▸ **WHAT YOU ARE ASKED TO DO**: Looking through the listing that follows, count every line with the string "States" and state the number alone.

▸ **EXTRACTED DATA**:
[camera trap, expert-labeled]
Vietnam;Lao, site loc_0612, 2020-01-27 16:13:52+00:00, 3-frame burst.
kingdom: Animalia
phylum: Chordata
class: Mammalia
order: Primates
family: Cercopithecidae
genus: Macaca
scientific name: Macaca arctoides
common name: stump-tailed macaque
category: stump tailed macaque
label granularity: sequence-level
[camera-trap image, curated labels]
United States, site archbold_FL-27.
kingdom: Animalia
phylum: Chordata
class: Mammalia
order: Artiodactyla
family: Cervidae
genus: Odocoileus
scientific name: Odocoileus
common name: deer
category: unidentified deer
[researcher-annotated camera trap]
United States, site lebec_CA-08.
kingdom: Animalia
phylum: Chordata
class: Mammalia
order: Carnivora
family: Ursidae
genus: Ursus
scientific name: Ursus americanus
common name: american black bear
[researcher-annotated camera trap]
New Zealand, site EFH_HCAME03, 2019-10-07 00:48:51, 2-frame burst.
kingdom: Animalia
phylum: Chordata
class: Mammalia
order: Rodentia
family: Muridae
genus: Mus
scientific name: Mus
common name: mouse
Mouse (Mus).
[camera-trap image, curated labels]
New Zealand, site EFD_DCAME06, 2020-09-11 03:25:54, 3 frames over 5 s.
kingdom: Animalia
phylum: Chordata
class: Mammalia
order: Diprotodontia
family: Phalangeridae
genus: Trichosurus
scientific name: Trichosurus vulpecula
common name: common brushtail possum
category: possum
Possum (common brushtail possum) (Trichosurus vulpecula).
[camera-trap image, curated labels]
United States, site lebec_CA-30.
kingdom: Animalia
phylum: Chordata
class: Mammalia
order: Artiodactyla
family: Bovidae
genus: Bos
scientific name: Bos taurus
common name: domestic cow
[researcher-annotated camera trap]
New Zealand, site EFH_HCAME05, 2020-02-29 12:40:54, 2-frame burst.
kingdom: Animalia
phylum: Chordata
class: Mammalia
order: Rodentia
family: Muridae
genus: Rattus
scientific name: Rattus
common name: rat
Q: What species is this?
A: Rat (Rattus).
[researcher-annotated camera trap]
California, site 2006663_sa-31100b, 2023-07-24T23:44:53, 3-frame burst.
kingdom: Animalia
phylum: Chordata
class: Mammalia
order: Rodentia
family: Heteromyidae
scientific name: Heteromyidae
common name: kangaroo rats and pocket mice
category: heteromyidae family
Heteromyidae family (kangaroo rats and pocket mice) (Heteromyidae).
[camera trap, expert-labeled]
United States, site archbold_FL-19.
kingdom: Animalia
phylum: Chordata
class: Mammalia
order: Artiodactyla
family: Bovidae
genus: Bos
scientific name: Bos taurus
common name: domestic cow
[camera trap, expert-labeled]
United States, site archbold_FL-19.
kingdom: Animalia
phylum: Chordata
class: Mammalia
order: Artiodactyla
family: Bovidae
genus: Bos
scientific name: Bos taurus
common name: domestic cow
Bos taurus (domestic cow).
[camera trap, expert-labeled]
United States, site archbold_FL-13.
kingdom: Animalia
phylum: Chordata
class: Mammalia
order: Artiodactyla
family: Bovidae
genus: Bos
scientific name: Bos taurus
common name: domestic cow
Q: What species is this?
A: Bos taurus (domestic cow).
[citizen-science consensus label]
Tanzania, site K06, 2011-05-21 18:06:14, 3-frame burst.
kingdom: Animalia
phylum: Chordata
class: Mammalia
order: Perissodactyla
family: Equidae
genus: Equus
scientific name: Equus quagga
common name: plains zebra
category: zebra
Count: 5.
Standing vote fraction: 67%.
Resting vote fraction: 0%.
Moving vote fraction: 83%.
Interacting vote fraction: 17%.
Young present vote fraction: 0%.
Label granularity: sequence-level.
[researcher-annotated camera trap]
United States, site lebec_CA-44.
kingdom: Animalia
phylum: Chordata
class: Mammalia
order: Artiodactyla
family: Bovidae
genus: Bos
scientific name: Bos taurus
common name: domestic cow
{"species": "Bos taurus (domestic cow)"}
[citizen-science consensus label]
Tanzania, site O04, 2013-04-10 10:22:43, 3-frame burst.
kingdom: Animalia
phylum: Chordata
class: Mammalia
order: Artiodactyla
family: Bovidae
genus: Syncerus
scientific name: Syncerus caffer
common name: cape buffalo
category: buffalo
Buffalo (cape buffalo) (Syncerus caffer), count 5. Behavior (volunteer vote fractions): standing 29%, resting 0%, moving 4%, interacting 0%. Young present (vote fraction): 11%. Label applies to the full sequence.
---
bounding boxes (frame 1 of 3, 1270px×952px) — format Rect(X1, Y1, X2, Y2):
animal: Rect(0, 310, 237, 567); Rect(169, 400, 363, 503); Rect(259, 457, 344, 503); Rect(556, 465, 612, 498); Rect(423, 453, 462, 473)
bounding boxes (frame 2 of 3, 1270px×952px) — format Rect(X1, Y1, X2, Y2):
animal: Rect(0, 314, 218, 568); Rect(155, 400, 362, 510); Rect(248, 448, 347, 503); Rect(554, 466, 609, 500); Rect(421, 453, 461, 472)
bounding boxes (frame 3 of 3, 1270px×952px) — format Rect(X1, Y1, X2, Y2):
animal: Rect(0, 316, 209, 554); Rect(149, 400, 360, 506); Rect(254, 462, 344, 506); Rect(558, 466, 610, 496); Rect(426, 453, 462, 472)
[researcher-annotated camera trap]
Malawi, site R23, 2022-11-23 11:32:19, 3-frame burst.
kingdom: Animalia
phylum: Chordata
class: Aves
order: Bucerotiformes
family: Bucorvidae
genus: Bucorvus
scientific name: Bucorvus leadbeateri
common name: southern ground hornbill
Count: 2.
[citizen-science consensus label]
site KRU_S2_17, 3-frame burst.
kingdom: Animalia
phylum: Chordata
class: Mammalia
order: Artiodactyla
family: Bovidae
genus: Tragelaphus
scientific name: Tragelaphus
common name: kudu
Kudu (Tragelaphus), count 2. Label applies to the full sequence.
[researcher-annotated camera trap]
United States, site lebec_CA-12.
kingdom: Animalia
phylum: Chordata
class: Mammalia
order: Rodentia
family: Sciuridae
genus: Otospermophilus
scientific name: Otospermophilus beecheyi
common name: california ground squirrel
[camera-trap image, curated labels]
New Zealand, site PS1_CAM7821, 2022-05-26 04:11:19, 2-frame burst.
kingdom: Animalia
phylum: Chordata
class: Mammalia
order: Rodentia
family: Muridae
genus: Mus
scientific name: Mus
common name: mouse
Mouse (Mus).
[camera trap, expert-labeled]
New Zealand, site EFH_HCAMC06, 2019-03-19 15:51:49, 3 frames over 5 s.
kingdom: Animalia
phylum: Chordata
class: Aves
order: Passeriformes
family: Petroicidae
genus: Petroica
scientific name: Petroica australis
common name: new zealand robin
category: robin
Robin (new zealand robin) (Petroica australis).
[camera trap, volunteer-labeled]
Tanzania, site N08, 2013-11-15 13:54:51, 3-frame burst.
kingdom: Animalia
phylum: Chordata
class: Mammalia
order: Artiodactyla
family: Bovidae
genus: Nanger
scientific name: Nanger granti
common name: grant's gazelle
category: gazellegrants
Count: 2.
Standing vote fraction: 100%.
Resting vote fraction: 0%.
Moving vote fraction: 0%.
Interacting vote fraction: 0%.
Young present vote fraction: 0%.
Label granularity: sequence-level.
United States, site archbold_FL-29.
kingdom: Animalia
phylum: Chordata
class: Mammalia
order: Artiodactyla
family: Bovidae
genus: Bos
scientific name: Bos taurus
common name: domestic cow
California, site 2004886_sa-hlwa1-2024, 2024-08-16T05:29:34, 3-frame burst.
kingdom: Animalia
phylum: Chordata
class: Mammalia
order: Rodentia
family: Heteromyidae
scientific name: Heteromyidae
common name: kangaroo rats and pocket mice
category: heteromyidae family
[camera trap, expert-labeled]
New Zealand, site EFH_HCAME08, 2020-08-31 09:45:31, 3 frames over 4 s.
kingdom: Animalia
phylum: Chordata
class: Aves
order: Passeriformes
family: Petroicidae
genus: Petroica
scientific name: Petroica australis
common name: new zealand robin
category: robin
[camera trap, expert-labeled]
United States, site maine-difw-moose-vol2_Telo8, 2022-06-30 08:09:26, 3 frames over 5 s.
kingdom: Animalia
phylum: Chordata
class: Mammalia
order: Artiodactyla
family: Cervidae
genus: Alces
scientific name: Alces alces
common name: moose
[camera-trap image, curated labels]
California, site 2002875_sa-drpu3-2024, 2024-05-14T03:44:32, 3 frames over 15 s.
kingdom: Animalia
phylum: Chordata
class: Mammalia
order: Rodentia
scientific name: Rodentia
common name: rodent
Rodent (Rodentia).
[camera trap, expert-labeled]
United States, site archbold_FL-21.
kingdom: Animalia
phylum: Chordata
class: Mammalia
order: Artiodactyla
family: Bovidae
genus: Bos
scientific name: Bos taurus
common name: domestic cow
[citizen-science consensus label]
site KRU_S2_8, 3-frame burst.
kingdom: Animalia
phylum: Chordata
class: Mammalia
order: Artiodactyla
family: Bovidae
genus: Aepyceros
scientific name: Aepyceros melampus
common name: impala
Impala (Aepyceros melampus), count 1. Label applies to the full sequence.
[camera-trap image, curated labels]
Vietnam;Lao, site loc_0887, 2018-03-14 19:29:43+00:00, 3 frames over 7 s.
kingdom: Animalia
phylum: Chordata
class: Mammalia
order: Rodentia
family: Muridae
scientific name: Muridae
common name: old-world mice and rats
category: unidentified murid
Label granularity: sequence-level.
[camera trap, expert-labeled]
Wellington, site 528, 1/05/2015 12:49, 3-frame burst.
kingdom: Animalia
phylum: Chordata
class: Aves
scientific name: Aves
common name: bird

▸ **TASK SOLUTION**: 11